Please reproduce the data exactly and omit the pictures.

[[ Given records open ]]

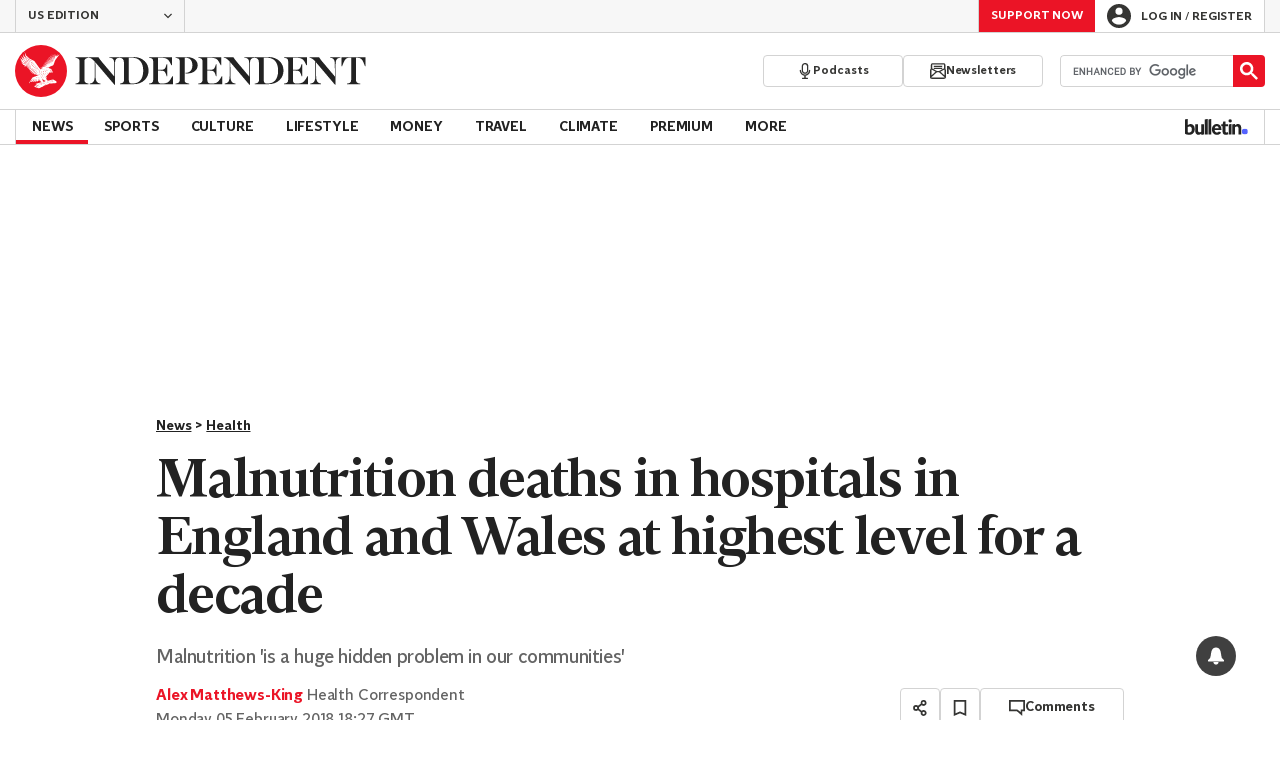

--- FILE ---
content_type: text/javascript;charset=utf-8
request_url: https://id.cxense.com/public/user/id?json=%7B%22identities%22%3A%5B%7B%22type%22%3A%22ckp%22%2C%22id%22%3A%22ml2wbneaff2y8sjr%22%7D%2C%7B%22type%22%3A%22lst%22%2C%22id%22%3A%2229ilgzs0wem642cpxlam7auiv%22%7D%2C%7B%22type%22%3A%22cst%22%2C%22id%22%3A%2229ilgzs0wem642cpxlam7auiv%22%7D%5D%7D&callback=cXJsonpCB1
body_size: 189
content:
/**/
cXJsonpCB1({"httpStatus":200,"response":{"userId":"cx:21wc8x54xmlya3de6cjetuir66:26fls4kv4ju26","newUser":true}})

--- FILE ---
content_type: text/javascript;charset=utf-8
request_url: https://p1cluster.cxense.com/p1.js
body_size: 99
content:
cX.library.onP1('29ilgzs0wem642cpxlam7auiv');
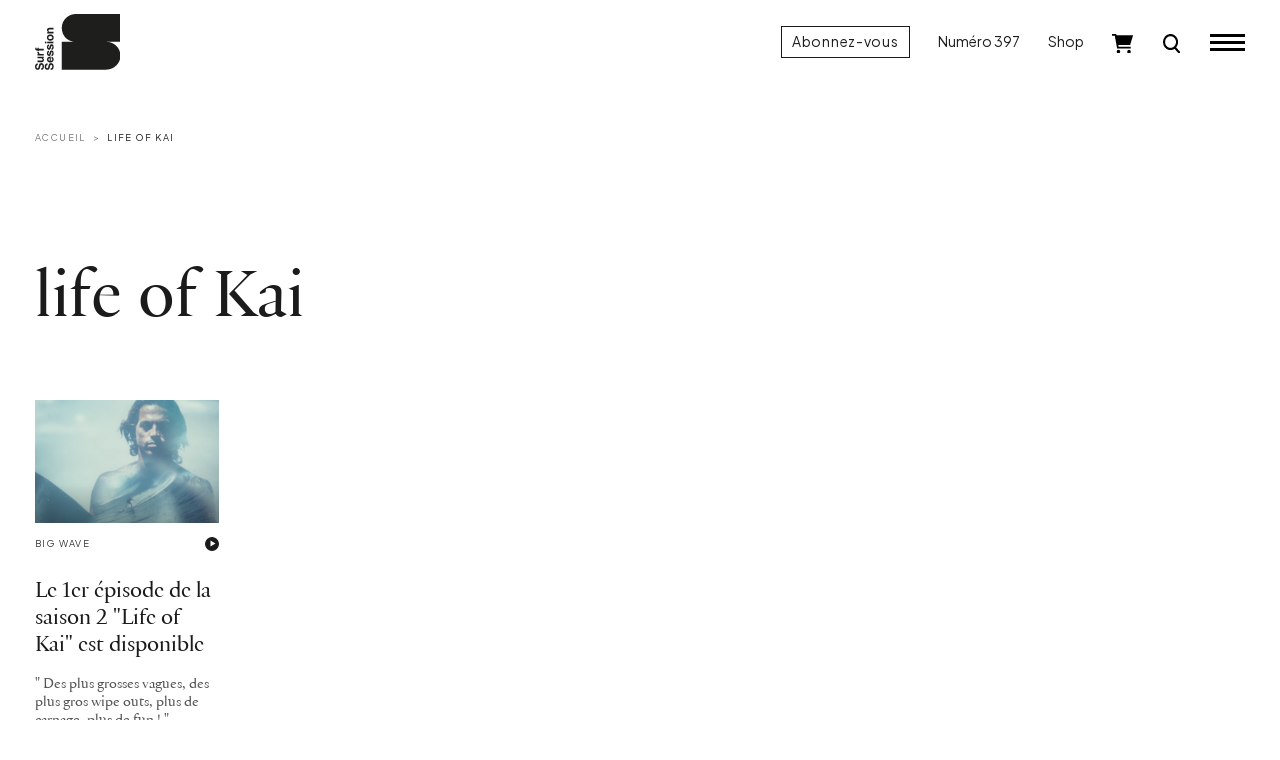

--- FILE ---
content_type: text/html; charset=utf-8
request_url: https://www.surfsession.com/wp-content/themes/surfsession/ads.php?id=1801
body_size: 228
content:
{"arche":0,"campaignId":"","bannerId":"","clickUrl":"","bannerContent":"","bannerContentHTML":"<div id='beacon_df0d14babb' style='position: absolute; left: 0px; top: 0px; visibility: hidden;'><img src='https:\/\/regie.surfsession.com\/www\/delivery\/lg.php?bannerid=0&amp;campaignid=0&amp;zoneid=1801&amp;cb=df0d14babb' width='0' height='0' alt='' style='width: 0px; height: 0px;' \/><\/div>","logUrl":"","aReplace":{"1":""},"HTML":""}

[[ Given records closed ]]

**Problem solution:**
--- FILE ---
content_type: text/javascript;charset=utf-8
request_url: https://id.cxense.com/public/user/id?json=%7B%22identities%22%3A%5B%7B%22type%22%3A%22ckp%22%2C%22id%22%3A%22ml2wbneaff2y8sjr%22%7D%2C%7B%22type%22%3A%22lst%22%2C%22id%22%3A%2229ilgzs0wem642cpxlam7auiv%22%7D%2C%7B%22type%22%3A%22cst%22%2C%22id%22%3A%2229ilgzs0wem642cpxlam7auiv%22%7D%5D%7D&callback=cXJsonpCB1
body_size: 189
content:
/**/
cXJsonpCB1({"httpStatus":200,"response":{"userId":"cx:21wc8x54xmlya3de6cjetuir66:26fls4kv4ju26","newUser":true}})

--- FILE ---
content_type: text/javascript;charset=utf-8
request_url: https://p1cluster.cxense.com/p1.js
body_size: 99
content:
cX.library.onP1('29ilgzs0wem642cpxlam7auiv');

--- FILE ---
content_type: text/html; charset=utf-8
request_url: https://www.surfsession.com/wp-content/themes/surfsession/ads.php?id=1801
body_size: 228
content:
{"arche":0,"campaignId":"","bannerId":"","clickUrl":"","bannerContent":"","bannerContentHTML":"<div id='beacon_df0d14babb' style='position: absolute; left: 0px; top: 0px; visibility: hidden;'><img src='https:\/\/regie.surfsession.com\/www\/delivery\/lg.php?bannerid=0&amp;campaignid=0&amp;zoneid=1801&amp;cb=df0d14babb' width='0' height='0' alt='' style='width: 0px; height: 0px;' \/><\/div>","logUrl":"","aReplace":{"1":""},"HTML":""}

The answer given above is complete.